For reference I am attaching two .parquet files written with codec=ZSTD. Same issue with SNAPPY or GZIP.
Thank you for your work and your help.
type FiRowType struct{ x1, x2, x3 int64 }
type FsRowType struct{ x1, x2, x3 string }
func RdFiPrqFile() {
rows, err := parquet.ReadFile[FiRowType]("fileName_ZSTD.parquet")
if err != nil {
log.Fatal(err)
}
for _, c := range rows {
fmt.Printf("%+v\n", c)
}
}
func RdFsPrqFile() {
rows, err := parquet.ReadFile[FsRowType]("fileName_ZSTD.parquet")
if err != nil {
log.Fatal(err)
}
for _, c := range rows {
fmt.Printf("%+v\n", c)
}
}
Linked Stackoverflow question.

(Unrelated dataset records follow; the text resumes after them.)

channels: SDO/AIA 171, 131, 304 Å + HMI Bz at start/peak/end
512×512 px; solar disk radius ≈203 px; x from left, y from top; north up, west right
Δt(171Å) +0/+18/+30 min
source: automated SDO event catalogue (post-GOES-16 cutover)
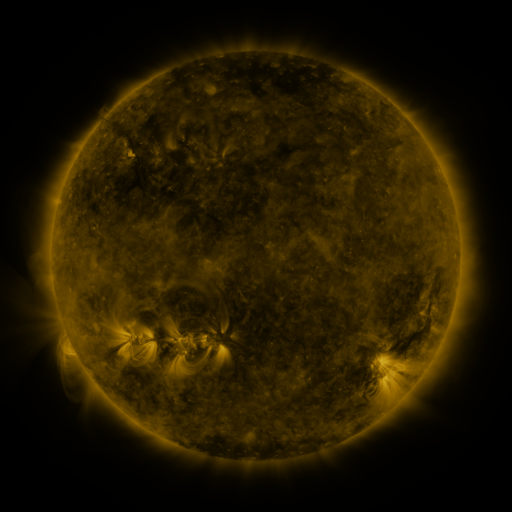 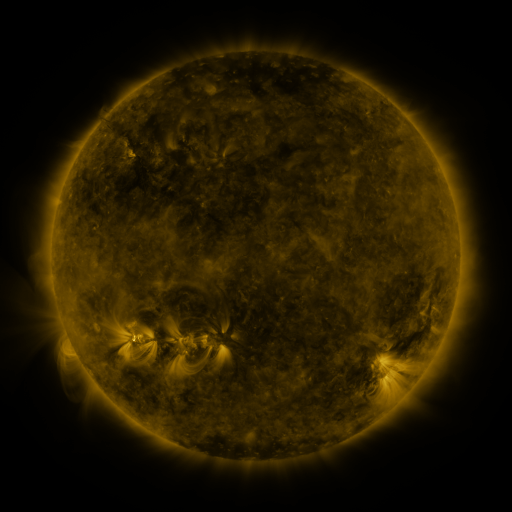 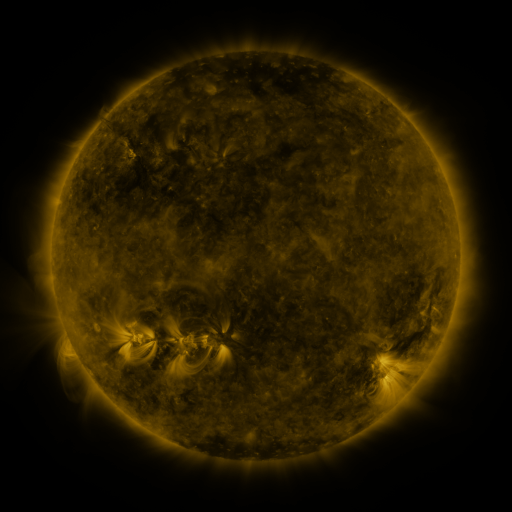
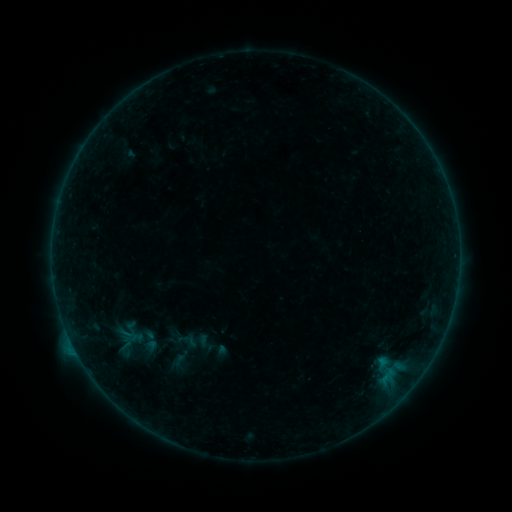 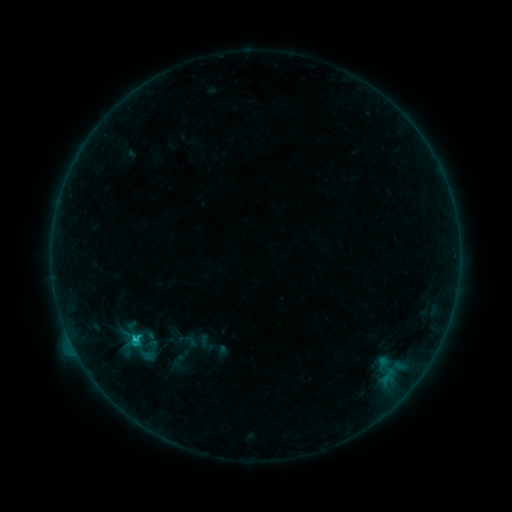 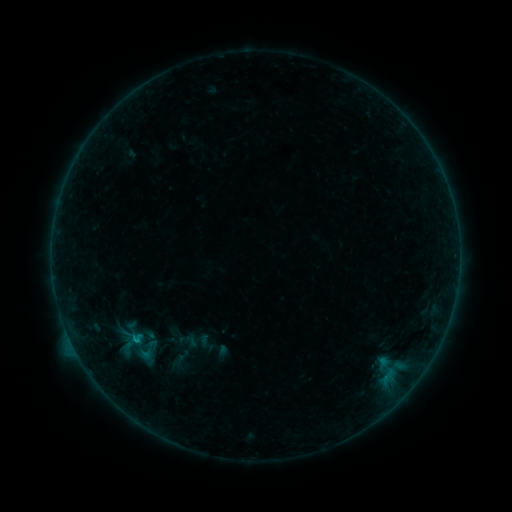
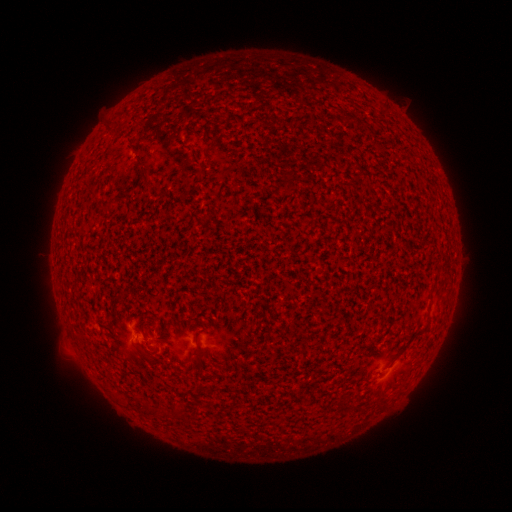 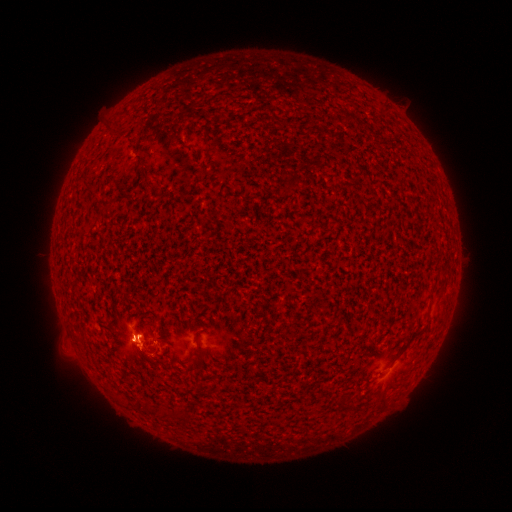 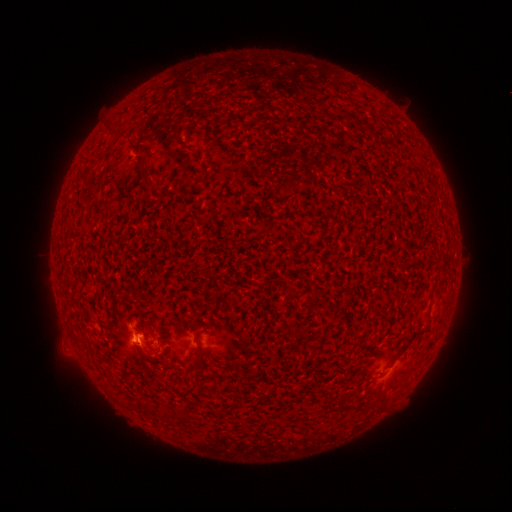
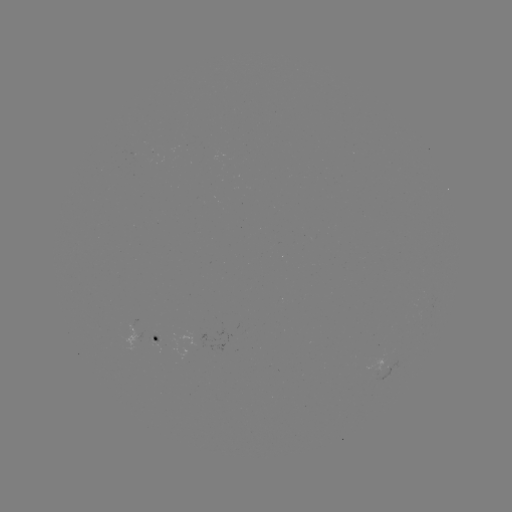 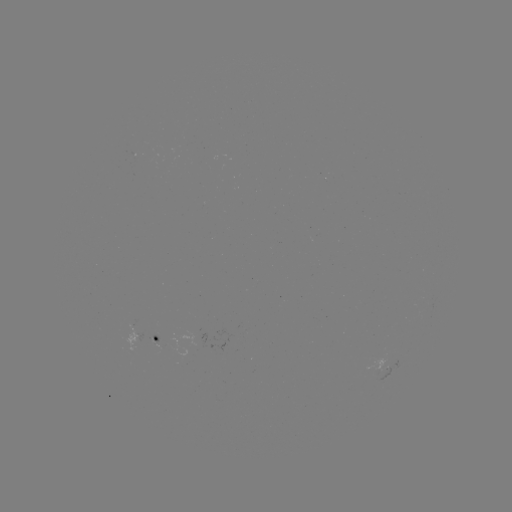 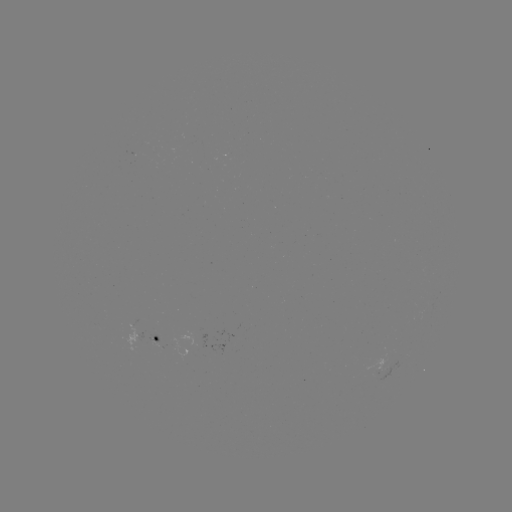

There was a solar flare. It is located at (137, 337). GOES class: C1.9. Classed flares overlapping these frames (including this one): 2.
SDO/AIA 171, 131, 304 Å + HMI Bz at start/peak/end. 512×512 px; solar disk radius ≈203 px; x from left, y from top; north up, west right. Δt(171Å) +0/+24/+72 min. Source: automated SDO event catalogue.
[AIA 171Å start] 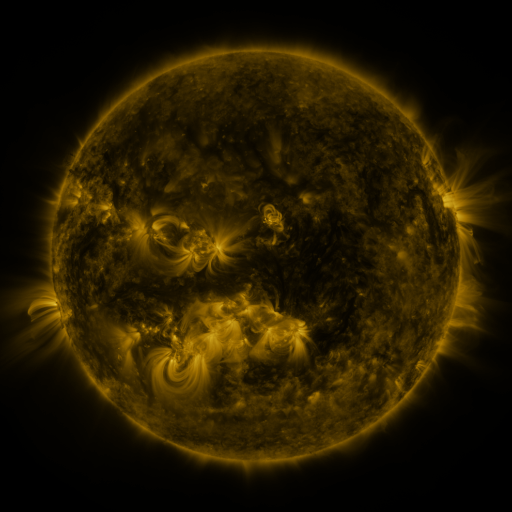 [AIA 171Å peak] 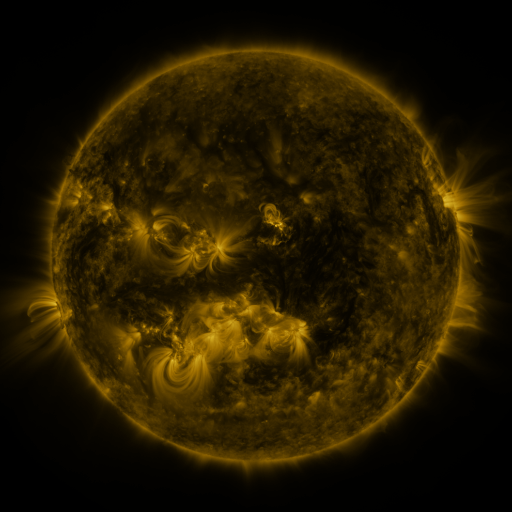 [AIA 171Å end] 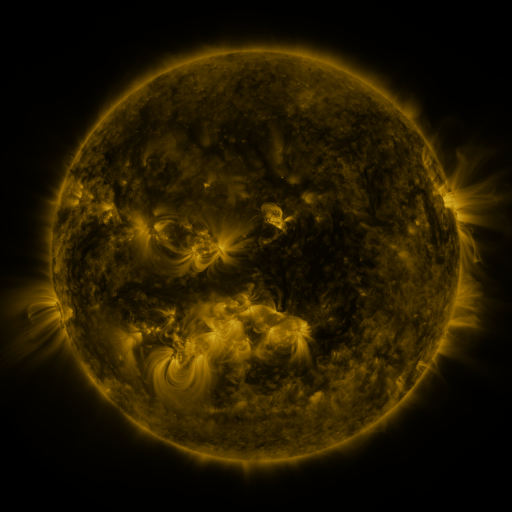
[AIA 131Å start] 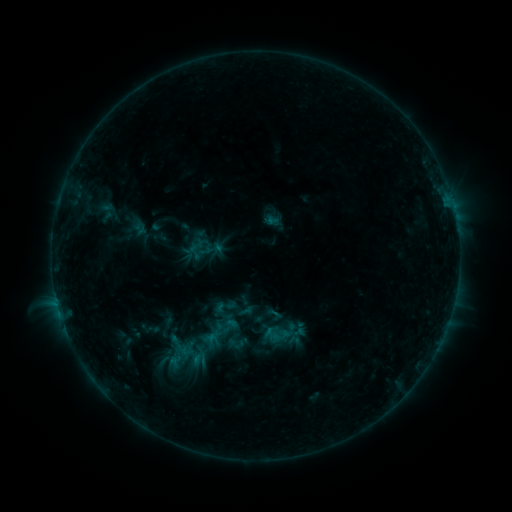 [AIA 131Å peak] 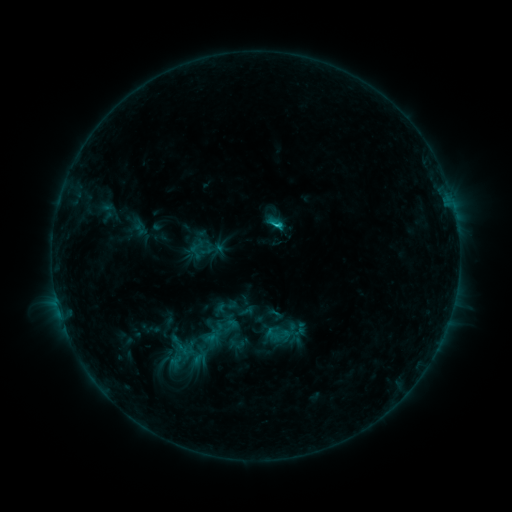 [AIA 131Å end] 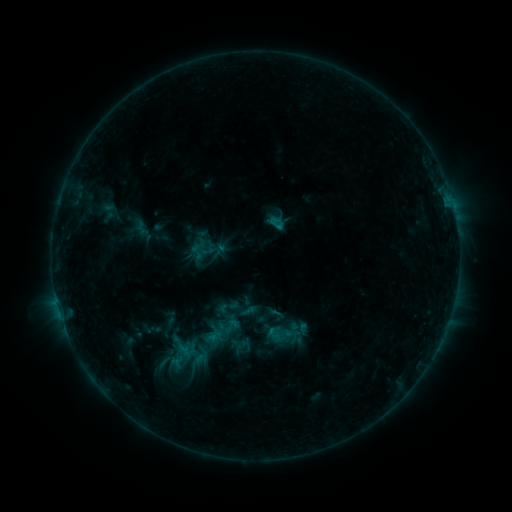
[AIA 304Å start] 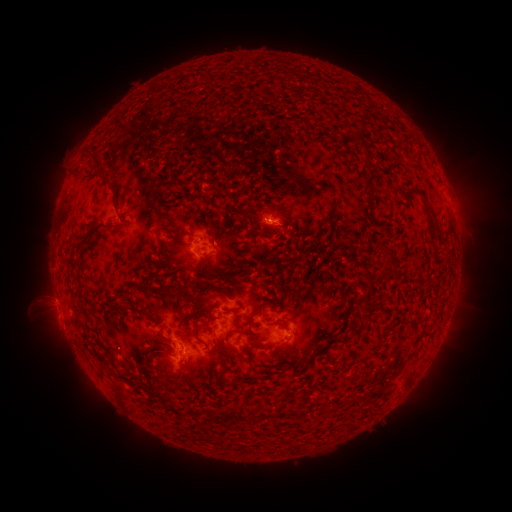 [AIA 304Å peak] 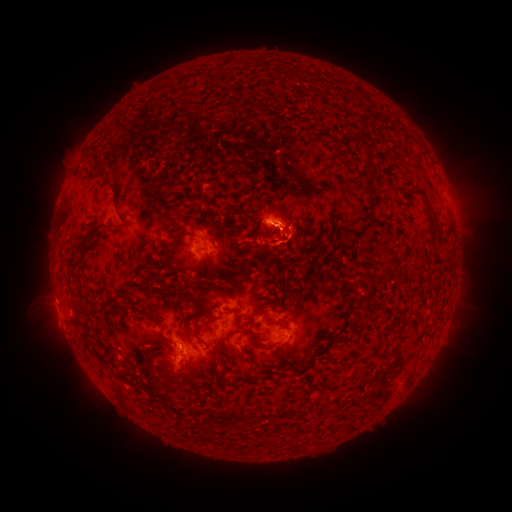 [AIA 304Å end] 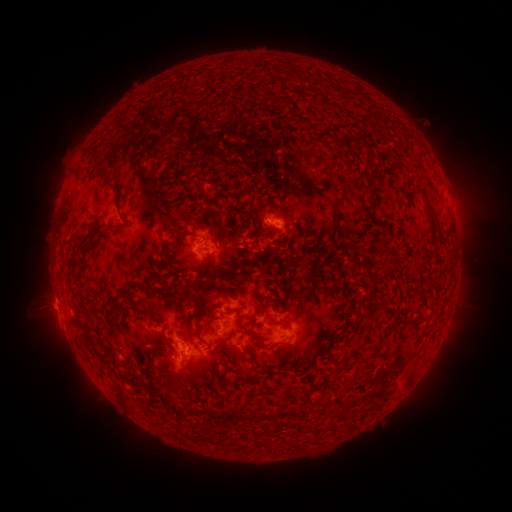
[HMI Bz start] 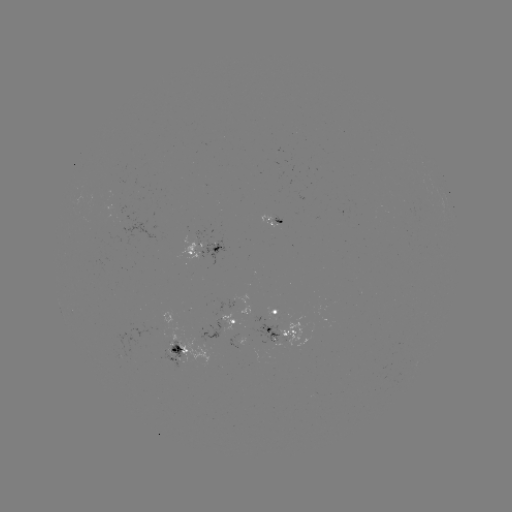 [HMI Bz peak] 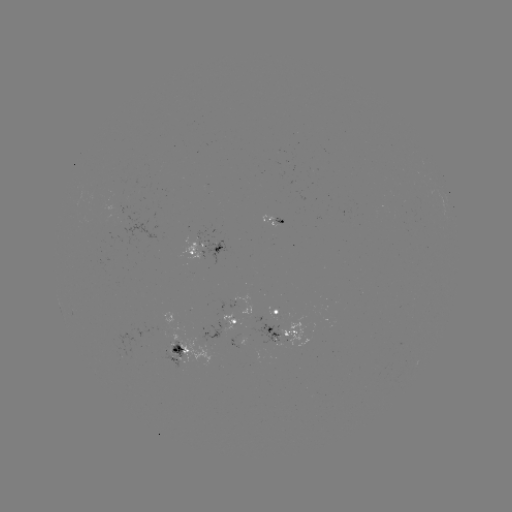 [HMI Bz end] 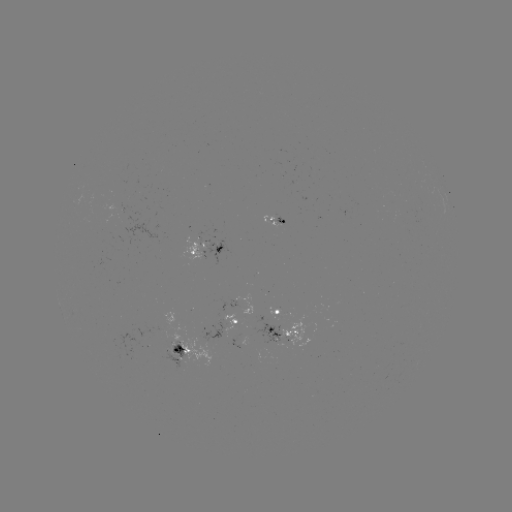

Copying my answer from there:
In Go variables that start with a lower case character not exported so cannot be updated from other packages (e.g. segmentio/parquet-go
). Try the below:
package main
import (
"fmt"
"log"
"github.com/segmentio/parquet-go"
)
type FiRowType struct {
X1 int64 `parquet:"x1,optional"`
X2 int64 `parquet:"x2,optional"`
X3 int64 `parquet:"x3,optional"`
}
func RdFiFile() {
rows, err := parquet.ReadFile[FiRowType]("fi_ZSTD.parquet")
if err != nil {
log.Fatal(err)
}
for i, c := range rows {
fmt.Printf("%d %+v\n", i, c)
}
}
func main() {
RdFiFile()
}
I replicated the issue by running Julia under Docker with the following:
# Command to run docker run -it --rm -v PATHTODATA:/usr/myapp -w /usr/myapp julia julia FILENAME.jl
using Pkg
pkg"add Parquet"
pkg"add DataFrames"
using Parquet;
using DataFrames;
function WrForGo( )
min = 1
max = 10
# arrays of size (10,3). ai is int and as is
String
ai = Array{Int64, 2}(undef, 10,3)
as = Array{String, 2}(undef, 10,3)
for i =1:max
for j=1:3
as[i,j] = string(i, pad=2) * "_" * string(j,pad=2)
ai[i,j] = (j-1)*10 + i
end
end
dfi = DataFrame(ai, :auto) ; dfs = DataFrame(as, :auto)
print( dfi ) ; print( dfs )
Parquet.write_parquet( "fi_ZSTD.parquet", compression_codec = "ZSTD", dfi)
Parquet.write_parquet( "fs_ZSTD.parquet", compression_codec = "ZSTD", dfs)
Parquet.write_parquet( "fi_GZIP.parquet", compression_codec = "GZIP", dfi)
Parquet.write_parquet( "fs_GZIP.parquet", compression_codec = "GZIP", dfs)
Parquet.write_parquet( "fi_SNAPPY.parquet", compression_codec = "SNAPPY", dfi)
Parquet.write_parquet( "fs_SNAPPY.parquet", compression_codec = "SNAPPY", dfs)
end
WrForGo()
Thank you for your response. I was the issue, not the API.
Thanks @MattBrittan to chime in with an answer here!